上記の通り、予測市場には現実通貨を用いたものと仮想通貨を用いたものとがある。本blogでもたびたびとりあげているアイオワ大学のIowa Electronic Marketsも現実通貨を用いるが、それ以外では、アメリカでは現実に存在する予測市場で現実通貨を用いるものはない。当然ながらこれは賭博が違法となっていることとの関連であり、アイオワ大学では、研究目的として当局から特別のお墨付きを得ている。NewsFuturesも仮想通貨を用いている。現実通貨を用いるTradeSportsは、アメリカ人の利用者も多いが、企業自体はアイルランドにある。英連邦諸国でさかんなゲームメーカーによるスプレッドベッティングは、現実通貨を使う予測市場の一種と考えることができるが、会社側が予測証券の価格を提示する(つまりポジションをとる)点で、会社側が取引の仲介者に徹し自らポジションをとらないTradeSportsとは若干異なる。

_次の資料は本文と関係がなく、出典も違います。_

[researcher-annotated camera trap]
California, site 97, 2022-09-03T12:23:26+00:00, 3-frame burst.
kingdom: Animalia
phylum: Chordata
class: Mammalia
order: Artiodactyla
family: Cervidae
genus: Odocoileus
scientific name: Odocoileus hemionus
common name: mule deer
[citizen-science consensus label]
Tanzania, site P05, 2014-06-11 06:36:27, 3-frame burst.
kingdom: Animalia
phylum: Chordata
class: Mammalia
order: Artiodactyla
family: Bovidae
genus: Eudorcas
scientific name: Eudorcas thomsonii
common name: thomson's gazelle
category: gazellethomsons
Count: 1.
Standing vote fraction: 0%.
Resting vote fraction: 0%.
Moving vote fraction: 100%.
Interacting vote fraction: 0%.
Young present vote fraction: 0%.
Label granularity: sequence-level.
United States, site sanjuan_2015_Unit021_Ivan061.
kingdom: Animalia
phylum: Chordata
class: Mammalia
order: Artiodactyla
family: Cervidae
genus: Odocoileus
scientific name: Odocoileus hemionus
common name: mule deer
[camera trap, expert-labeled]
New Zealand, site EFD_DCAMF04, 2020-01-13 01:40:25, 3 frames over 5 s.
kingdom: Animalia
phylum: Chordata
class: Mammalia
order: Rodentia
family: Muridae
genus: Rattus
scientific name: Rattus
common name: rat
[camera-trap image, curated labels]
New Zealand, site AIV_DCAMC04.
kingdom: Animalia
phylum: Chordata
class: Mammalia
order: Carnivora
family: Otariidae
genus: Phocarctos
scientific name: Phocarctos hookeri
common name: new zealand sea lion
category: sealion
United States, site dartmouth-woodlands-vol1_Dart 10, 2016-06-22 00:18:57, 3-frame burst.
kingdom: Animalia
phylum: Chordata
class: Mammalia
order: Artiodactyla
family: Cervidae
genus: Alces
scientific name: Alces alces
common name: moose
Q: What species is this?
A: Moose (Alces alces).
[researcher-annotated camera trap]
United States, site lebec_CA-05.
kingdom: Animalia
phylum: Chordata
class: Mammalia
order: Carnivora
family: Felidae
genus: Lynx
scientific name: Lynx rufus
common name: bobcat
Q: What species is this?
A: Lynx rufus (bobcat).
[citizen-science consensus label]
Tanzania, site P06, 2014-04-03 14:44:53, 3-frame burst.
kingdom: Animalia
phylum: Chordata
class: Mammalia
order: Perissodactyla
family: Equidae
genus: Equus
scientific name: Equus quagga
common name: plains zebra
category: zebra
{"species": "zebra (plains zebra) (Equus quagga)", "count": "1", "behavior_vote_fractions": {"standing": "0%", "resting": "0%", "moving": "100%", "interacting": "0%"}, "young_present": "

この研究はNewsFuturesのSchreiber社長(認知心理学の博士号を持つ)がウォートンスクールWolfers氏やYahoo!のPennock氏など予測市場の専門家たちと共同で行ったものである。もともと予測市場の予測力に対する信頼性について、よく「現実通貨を使わないものに予測力があるのか」という疑問が投げかけられていた。これは、実験経済学の分野で「少額の現実通貨を用いる仮想市場実験で現実市場の人間行動が研究できるのか」といった疑問が投げかけられたことと同じ根を持っている。多額の金銭を賭けてこそ人間は真剣になるのではないか、という発想だ。実験経済学の分野では、「きちんと実験を設計すれば、人間は仮想市場においても、現実市場と同じようにふるまう」との結果が得られている。本研究は、これと同じような検証を、仮想通貨を用いた予測市場に関して行ったものという点で重要な意義がある。

現実通貨を用いると情報発見に優れ、仮想通貨を用いると情報集約に適する、というのはきわめて興味深く、また直観に沿った仮説である。人は金を賭けると真剣になる。したがって、目を皿にして新たな情報の発見を行おうとする。しかし金がからむために目が曇ってしまい、冷静な判断ができにくい。仮想通貨の場合は、そこまで努力しようとはしないが、一方冷静な判断ができるため、情報を集約し、与えられた情報から適確な予測を導き出す。そんな図式だろうか。

いずれの場合でも、個人が予測するよりは優れた結果を出していることは注目すべきである。これは予測市場というアプローチの将来性を示すものといえる。上記の結果をふまえると、現実通貨と仮想通貨の双方があれば、最もよい結果が得られるのではないか、との推論もできる。現在現実通貨で取引が行われている金融・資本市場などでも、同時に仮想通貨を用いた予測市場を走らせることで冷静な判断をする機会ができ、市場の過熱やミスプライシングを是正する効果を持つ、ということもあるかもしれない。